» **Records to use**:

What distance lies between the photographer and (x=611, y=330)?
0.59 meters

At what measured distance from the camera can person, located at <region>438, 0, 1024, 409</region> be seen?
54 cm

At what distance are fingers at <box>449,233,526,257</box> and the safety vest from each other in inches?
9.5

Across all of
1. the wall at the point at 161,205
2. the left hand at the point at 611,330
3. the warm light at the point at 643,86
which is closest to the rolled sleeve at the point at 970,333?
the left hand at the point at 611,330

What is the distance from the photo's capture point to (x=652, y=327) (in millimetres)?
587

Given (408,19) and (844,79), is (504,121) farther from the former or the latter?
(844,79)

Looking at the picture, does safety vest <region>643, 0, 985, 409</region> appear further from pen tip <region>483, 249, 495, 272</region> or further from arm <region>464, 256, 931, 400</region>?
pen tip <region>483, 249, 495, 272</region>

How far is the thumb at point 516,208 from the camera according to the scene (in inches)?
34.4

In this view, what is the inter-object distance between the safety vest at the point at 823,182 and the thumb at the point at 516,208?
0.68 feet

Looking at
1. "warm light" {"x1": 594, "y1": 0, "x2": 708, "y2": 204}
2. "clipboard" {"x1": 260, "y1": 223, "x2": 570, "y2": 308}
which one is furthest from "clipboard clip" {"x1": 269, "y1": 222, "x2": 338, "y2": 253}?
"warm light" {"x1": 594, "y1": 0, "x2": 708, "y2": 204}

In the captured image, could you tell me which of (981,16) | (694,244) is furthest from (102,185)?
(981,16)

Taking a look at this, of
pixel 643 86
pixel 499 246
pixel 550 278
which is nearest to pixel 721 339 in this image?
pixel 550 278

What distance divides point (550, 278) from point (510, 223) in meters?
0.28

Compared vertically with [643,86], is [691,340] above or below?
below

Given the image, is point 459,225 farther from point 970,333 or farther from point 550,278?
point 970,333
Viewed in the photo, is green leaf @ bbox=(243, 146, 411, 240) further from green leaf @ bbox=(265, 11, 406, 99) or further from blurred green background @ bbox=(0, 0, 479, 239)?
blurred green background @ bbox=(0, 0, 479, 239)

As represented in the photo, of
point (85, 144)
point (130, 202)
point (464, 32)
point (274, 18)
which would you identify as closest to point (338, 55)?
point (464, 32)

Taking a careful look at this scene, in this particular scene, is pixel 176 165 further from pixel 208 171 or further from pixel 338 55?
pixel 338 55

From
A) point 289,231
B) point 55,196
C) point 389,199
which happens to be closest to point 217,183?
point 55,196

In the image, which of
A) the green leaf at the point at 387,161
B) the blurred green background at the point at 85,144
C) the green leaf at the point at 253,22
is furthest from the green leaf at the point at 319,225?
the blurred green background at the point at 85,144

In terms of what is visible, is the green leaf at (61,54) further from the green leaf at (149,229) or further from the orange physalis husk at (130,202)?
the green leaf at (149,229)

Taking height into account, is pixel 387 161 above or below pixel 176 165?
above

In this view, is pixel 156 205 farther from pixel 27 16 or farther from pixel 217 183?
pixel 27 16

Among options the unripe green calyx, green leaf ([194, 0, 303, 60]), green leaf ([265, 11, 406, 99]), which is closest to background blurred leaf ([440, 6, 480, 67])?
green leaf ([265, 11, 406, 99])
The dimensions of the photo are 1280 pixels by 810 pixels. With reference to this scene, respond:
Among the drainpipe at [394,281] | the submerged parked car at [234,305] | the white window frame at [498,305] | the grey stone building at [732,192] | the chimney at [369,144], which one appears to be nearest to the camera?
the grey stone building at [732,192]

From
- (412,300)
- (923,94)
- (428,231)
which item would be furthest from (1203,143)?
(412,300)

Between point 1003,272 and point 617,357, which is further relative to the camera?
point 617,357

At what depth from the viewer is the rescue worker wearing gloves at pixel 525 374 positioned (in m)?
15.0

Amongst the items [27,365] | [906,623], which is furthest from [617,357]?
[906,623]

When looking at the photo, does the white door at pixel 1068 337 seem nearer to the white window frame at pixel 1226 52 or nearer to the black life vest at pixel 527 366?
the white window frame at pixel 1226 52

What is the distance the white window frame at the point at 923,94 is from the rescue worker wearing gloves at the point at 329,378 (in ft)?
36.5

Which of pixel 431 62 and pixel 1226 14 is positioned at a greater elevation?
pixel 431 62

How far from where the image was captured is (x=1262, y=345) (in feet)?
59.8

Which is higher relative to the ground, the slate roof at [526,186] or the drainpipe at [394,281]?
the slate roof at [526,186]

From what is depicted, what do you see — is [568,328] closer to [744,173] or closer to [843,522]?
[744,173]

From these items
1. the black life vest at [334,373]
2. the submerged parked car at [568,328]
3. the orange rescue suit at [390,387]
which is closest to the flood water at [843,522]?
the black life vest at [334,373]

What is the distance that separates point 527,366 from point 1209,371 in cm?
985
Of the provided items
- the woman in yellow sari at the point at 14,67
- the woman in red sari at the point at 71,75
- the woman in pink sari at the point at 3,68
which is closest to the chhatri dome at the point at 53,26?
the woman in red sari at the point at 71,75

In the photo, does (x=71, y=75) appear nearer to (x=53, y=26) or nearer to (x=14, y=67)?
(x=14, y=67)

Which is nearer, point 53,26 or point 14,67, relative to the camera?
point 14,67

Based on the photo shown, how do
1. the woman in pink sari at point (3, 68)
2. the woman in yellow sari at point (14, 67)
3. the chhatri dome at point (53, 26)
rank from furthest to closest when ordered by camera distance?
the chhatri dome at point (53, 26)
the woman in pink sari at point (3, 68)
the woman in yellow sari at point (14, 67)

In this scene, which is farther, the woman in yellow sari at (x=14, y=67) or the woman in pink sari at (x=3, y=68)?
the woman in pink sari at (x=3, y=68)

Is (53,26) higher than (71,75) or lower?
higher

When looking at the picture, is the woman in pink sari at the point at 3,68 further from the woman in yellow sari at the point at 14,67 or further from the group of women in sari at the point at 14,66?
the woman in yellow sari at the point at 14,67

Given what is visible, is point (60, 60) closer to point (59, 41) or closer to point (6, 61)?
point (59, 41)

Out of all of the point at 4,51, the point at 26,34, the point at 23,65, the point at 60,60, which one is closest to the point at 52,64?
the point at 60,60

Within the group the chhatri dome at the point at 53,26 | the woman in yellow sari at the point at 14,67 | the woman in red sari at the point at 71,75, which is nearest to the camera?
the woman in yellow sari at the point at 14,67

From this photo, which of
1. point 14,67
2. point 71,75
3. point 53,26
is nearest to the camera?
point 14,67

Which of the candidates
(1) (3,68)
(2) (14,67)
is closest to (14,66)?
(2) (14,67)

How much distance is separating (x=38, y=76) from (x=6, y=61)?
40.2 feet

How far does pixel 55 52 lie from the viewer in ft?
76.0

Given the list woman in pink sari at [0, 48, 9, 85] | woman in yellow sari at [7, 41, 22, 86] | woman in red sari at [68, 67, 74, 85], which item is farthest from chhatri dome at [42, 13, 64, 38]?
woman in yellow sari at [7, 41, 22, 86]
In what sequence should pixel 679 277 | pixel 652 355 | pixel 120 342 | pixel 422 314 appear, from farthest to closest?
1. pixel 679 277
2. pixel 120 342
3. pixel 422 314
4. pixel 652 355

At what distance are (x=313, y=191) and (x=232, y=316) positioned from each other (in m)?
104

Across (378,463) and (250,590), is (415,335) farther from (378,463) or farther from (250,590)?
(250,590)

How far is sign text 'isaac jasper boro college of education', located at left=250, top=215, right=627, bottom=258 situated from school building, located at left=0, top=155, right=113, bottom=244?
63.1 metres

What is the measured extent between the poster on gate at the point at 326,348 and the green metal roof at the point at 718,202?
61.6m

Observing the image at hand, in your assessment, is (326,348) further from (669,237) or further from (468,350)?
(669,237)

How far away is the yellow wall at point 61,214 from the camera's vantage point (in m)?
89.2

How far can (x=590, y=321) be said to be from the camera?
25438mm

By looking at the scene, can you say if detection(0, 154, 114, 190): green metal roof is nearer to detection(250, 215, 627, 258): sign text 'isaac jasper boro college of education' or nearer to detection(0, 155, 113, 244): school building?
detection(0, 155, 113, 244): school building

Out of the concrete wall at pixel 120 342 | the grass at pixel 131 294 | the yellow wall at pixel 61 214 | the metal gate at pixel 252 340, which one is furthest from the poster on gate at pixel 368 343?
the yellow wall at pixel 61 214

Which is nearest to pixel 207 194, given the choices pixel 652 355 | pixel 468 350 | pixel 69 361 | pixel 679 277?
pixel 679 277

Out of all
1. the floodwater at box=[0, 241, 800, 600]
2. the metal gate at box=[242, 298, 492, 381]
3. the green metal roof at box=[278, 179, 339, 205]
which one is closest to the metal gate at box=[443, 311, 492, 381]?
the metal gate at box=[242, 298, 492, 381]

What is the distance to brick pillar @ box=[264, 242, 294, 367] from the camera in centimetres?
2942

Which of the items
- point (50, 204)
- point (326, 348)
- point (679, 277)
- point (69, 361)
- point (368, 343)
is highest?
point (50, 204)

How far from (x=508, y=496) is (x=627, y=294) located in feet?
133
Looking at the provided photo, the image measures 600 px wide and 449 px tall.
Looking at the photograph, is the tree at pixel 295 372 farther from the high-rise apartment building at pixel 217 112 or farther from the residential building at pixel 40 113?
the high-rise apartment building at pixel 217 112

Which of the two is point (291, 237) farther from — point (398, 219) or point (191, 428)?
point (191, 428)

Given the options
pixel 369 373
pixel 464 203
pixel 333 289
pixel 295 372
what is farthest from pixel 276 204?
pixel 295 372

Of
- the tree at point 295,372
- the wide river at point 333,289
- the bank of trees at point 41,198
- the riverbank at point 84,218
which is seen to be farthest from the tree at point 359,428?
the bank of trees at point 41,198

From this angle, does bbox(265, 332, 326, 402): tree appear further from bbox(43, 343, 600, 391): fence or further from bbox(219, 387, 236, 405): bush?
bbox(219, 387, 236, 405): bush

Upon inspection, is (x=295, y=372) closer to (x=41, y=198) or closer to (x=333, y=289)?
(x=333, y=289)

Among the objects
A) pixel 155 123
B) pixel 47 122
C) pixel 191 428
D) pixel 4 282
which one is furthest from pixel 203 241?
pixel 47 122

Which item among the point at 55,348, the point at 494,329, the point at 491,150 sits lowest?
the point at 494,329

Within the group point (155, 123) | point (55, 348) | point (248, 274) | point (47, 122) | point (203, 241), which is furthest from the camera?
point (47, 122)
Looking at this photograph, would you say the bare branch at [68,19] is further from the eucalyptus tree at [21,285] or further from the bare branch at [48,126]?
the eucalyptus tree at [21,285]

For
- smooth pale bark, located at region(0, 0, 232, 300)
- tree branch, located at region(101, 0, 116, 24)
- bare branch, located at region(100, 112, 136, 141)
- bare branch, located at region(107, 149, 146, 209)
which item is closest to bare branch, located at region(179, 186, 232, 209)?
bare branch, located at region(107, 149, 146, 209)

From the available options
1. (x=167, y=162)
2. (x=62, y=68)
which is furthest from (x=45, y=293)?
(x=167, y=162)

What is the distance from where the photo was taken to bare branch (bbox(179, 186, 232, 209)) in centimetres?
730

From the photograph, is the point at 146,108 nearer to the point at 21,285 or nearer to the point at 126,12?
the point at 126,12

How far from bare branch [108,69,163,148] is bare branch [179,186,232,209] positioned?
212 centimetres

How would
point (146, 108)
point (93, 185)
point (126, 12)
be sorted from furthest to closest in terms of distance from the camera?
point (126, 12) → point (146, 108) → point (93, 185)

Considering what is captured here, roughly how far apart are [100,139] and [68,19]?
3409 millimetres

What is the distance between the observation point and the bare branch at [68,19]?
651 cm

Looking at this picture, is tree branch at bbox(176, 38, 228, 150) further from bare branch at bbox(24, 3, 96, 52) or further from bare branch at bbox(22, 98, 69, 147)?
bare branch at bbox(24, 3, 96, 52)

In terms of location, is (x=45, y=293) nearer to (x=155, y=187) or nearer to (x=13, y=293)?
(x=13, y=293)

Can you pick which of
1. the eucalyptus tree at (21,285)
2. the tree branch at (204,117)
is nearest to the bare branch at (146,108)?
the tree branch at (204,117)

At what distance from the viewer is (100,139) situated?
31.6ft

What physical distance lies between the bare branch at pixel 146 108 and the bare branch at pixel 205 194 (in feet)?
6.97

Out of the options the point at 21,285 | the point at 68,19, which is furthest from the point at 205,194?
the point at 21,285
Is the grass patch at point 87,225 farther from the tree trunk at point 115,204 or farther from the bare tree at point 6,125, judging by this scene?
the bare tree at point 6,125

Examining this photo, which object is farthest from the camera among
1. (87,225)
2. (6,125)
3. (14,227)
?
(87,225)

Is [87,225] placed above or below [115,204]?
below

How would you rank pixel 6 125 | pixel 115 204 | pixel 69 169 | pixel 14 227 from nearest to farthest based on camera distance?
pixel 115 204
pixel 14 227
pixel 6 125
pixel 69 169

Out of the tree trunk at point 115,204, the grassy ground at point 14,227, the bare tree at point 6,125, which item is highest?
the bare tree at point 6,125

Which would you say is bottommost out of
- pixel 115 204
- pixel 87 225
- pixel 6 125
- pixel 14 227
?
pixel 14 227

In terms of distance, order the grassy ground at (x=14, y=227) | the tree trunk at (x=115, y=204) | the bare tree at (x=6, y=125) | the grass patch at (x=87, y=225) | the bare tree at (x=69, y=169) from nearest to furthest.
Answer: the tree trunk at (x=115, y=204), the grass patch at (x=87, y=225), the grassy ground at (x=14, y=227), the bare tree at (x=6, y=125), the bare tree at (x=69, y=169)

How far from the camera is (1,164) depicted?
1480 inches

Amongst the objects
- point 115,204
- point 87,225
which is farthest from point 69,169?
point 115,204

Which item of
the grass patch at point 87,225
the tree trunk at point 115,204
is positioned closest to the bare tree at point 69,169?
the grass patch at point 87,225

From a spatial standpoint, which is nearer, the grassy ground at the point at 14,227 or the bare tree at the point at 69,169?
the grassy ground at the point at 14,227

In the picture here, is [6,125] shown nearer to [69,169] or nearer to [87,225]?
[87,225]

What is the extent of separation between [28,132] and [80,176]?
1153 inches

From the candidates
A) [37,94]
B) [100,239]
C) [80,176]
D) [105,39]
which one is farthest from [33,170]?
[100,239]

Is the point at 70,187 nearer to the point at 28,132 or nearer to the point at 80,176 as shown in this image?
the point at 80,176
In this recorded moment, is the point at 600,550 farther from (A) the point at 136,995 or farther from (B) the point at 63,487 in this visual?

» **Problem details**: The line containing "In terms of distance, order" marks the start; retype it and each line after it through the end of the records above, exactly.

» **Answer**:
In terms of distance, order the grassy ground at (x=14, y=227) | the tree trunk at (x=115, y=204) | the bare tree at (x=6, y=125) | the grass patch at (x=87, y=225) | the bare tree at (x=69, y=169) from nearest to furthest.
Answer: the tree trunk at (x=115, y=204), the grass patch at (x=87, y=225), the grassy ground at (x=14, y=227), the bare tree at (x=6, y=125), the bare tree at (x=69, y=169)

How far from the camera is (1,164) depicted?
1480 inches

Amongst the objects
- point 115,204
- point 87,225
which is farthest from point 69,169?
point 115,204

Which item of
the grass patch at point 87,225
the tree trunk at point 115,204
is positioned closest to the bare tree at point 69,169?
the grass patch at point 87,225

From a spatial standpoint, which is nearer, the grassy ground at the point at 14,227 or the bare tree at the point at 69,169?
the grassy ground at the point at 14,227

In the picture here, is [6,125] shown nearer to [69,169] or nearer to [87,225]?
[87,225]

What is the extent of separation between [28,132] and [80,176]?
1153 inches

From the candidates
A) [37,94]
B) [100,239]
C) [80,176]
D) [105,39]
which one is farthest from [33,170]?
[100,239]

Is the point at 70,187 nearer to the point at 28,132 or nearer to the point at 80,176 as shown in this image?
the point at 80,176
In this recorded moment, is the point at 600,550 farther from (A) the point at 136,995 or farther from (B) the point at 63,487 in this visual?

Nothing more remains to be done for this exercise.